[Data extracts]
· · · · · · ·

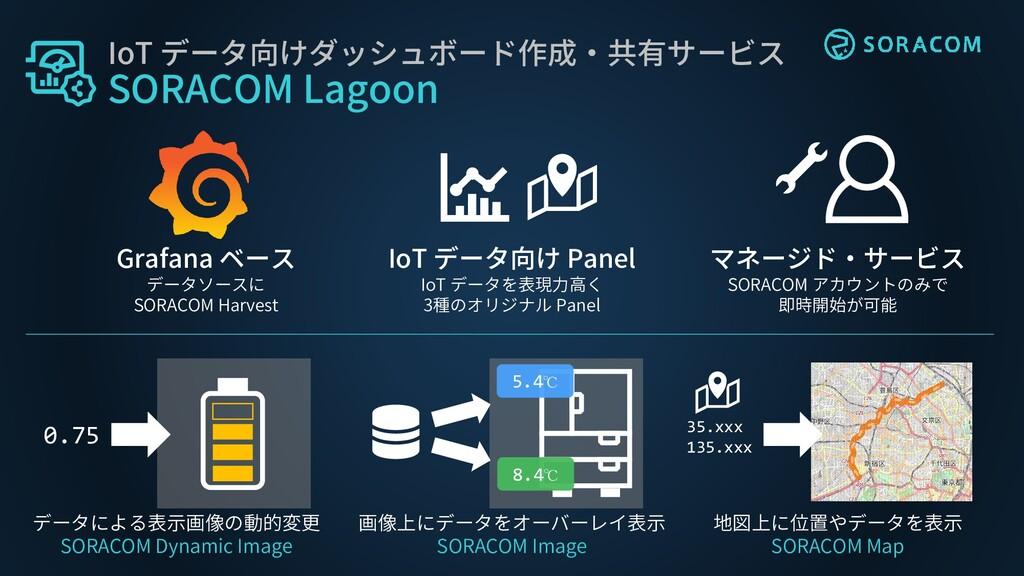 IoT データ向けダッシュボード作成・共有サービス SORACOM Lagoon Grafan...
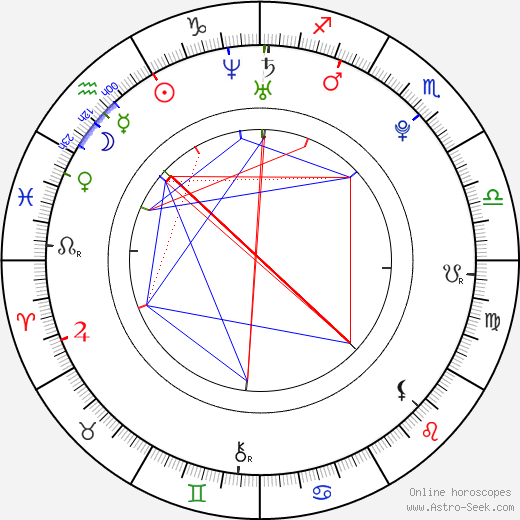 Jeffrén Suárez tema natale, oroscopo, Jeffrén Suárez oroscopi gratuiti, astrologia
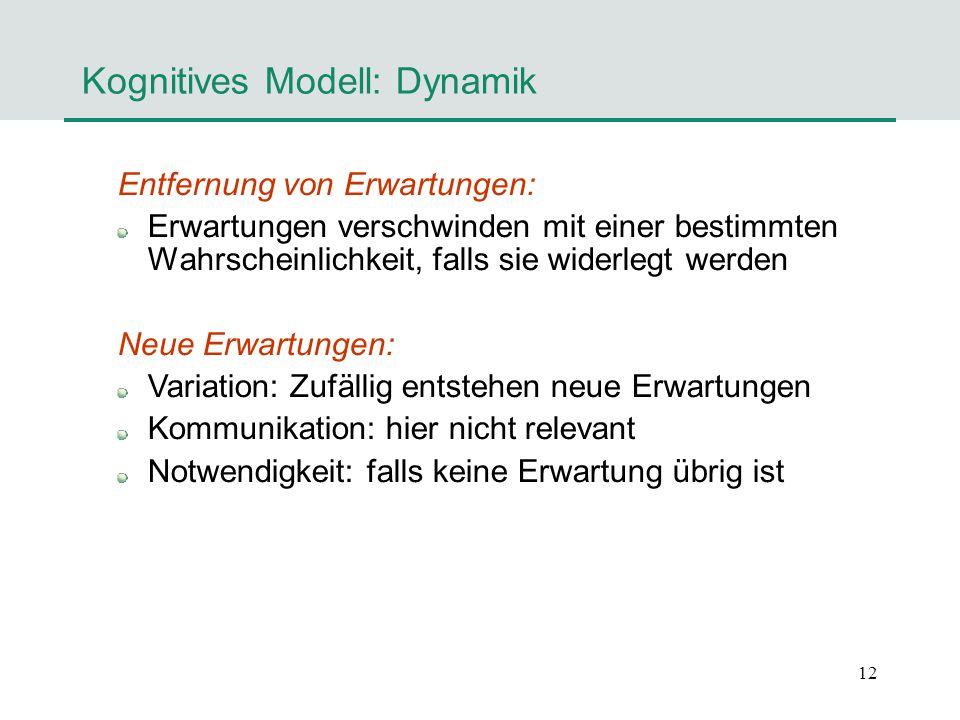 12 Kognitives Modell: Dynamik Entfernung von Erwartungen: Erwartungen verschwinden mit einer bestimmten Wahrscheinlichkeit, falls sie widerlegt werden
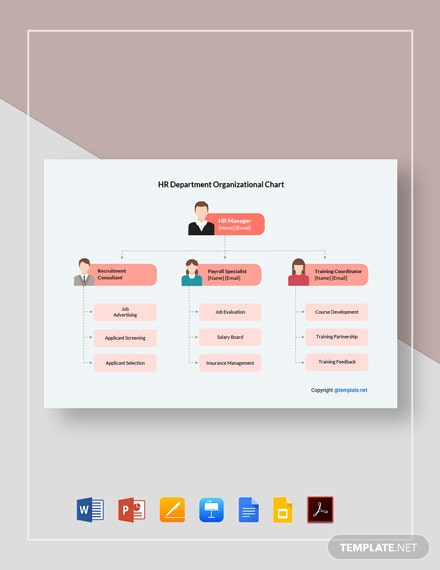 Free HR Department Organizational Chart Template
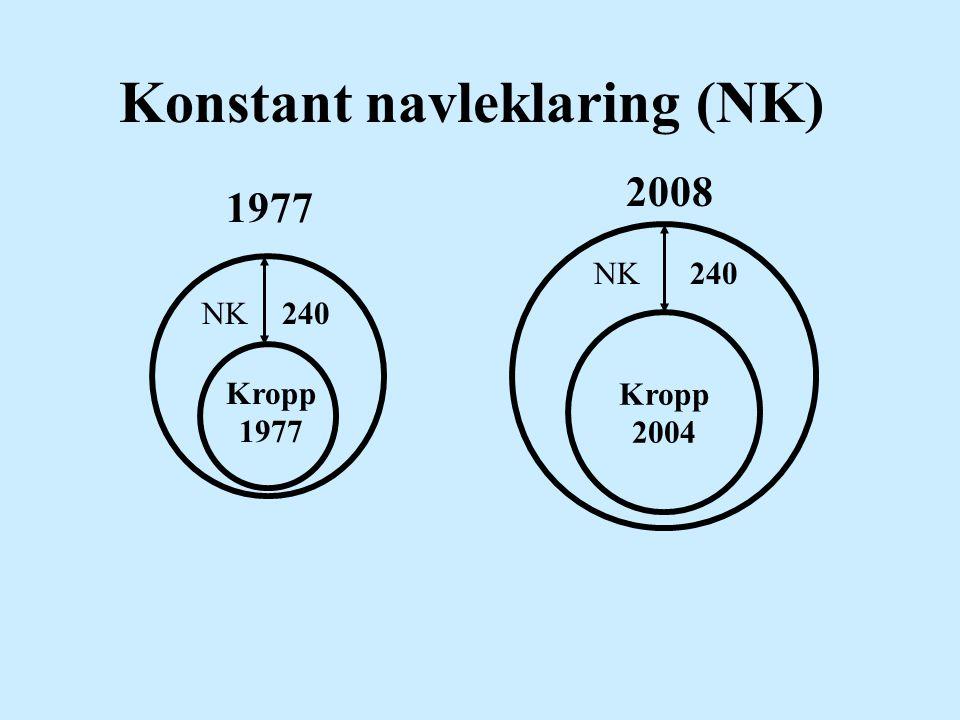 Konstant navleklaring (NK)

· · · · · · ·

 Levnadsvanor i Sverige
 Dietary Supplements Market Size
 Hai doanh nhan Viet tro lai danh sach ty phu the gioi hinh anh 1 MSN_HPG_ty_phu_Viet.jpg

· · · · · · ·

Of the lines above, extract only those from the line with "Levnadsvanor i Sverige" to the line with "Hai doanh nhan", both included, exactly as written.

 Levnadsvanor i Sverige
 Dietary Supplements Market Size
 Hai doanh nhan Viet tro lai danh sach ty phu the gioi hinh anh 1 MSN_HPG_ty_phu_Viet.jpg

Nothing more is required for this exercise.